Invalid Marker Packet issue using PGP to encrypt using GnuPG certificate

David Shaw dshaw at
Tue Apr 13 00:12:03 CEST 2010

> On Apr 12, 2010, at 12:45 PM, Michael E. Strout wrote:
>> Hi all,
>>                We're using GnuPG to both create an asynchronous key pair, the public key of which we provide to clients, and to decrypt the files encrypted with that certificate after its been transfered.  One particular client is uploading files which return an "Invalid Marker Packet" error when I try to decrypt them.
>> I've tried installing the newest versions of gpg, but it doesn't matter whether I'm using 1.4.9 or 2.0.12, I get an "invalid marker packet" error.
>> I've opened up an older upload which I was able to decrypt and the most recent upload in a hex editor and can see that the bytes following the PGP in the marker packet are different,
>> i.e. the one in the old file is 50 47 50 c1 c0 4c which reads as P G P 193 192 76 or PGP 12697676 or PGPÁÀL
>> While the one in the new file is 50 47 50 C1 C1 4E  which reads as P G P 193 193 78 or PGP 12697934 or PGPÁÁN
> The only valid marker packet contains exactly 3 bytes: P, G, and P.  Given that the following byte is C1, it looks like that's the beginning of the next packet, rather than part of the marker packet.  C1 would be the encrypted session key packet, which makes sense at that point in the document.
> Can you tell me a few bytes from *before* the P, G, P?  Perhaps the length is wrong.

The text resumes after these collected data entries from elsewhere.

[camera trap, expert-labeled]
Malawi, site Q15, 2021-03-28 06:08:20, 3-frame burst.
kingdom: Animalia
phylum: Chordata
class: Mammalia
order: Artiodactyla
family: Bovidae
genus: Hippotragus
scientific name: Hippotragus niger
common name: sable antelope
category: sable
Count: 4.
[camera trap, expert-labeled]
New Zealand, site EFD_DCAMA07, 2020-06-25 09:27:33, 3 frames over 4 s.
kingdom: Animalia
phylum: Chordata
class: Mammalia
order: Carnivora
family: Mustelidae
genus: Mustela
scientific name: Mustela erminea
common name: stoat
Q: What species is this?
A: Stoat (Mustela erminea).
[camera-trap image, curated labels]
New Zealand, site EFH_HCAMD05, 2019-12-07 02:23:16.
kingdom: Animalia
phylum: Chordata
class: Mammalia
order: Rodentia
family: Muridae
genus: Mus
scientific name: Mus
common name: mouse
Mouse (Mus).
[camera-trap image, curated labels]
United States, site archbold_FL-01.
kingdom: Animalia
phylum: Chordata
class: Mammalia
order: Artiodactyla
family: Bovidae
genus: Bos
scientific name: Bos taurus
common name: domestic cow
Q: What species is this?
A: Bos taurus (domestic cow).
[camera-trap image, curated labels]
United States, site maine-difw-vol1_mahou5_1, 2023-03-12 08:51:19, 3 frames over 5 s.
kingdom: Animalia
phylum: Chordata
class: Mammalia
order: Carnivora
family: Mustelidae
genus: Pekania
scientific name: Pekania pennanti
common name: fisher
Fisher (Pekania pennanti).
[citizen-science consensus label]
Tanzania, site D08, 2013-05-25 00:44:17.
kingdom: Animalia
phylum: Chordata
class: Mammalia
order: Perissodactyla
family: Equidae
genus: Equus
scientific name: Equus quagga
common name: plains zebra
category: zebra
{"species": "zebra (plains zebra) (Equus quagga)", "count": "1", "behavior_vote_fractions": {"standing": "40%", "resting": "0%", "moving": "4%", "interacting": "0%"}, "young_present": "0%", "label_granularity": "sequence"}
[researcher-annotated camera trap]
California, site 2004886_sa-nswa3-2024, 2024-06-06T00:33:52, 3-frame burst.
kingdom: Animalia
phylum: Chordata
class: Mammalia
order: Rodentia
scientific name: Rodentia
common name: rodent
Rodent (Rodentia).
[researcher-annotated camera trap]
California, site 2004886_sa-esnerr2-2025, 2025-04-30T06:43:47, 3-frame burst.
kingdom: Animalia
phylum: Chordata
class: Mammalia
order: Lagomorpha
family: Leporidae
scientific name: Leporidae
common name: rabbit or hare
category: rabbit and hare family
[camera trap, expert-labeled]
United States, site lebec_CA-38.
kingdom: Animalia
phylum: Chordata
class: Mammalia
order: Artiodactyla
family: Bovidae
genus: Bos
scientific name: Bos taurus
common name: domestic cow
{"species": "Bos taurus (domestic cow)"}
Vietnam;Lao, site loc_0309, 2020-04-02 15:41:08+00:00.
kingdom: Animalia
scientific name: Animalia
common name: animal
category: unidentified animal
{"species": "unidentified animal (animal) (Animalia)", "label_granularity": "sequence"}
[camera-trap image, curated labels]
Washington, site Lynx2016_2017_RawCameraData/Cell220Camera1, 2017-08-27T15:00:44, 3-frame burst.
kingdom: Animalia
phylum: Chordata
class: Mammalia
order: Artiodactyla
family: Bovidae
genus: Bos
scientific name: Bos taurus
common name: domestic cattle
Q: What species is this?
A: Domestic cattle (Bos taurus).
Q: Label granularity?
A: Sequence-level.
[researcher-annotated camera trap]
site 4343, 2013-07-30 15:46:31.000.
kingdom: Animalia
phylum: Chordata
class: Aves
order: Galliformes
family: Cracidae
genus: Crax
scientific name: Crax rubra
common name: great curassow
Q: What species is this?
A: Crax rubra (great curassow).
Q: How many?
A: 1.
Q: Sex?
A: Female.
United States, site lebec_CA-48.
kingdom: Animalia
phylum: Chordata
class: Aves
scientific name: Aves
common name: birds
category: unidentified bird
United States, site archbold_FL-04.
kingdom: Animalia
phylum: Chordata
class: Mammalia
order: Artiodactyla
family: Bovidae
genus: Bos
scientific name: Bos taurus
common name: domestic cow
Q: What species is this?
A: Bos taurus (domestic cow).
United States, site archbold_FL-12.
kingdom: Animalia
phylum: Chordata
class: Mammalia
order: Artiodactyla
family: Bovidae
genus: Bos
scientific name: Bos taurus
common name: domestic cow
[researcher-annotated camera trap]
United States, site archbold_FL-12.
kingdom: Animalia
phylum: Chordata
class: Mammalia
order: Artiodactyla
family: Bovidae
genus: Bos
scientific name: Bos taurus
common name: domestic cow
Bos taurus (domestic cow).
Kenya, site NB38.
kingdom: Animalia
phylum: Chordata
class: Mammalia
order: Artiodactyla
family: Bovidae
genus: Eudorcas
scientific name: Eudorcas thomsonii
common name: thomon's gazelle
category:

On Apr 12, 2010, at 6:07 PM, Michael E. Strout wrote:

> Both Files begin with A8 03 50 47 50

A8 == Marker packet
03 == Length (3 bytes)
50 == 'P'
47 == 'G'
50 == 'P'

That looks fine.  It's possible there is corruption elsewhere in the file so that there is something that looks like a (mangled) marker packet, but this one is valid.

I'd check into how the client is sending you the files. If they're using FTP, make sure they are sending in binary or image mode and not ascii or text mode.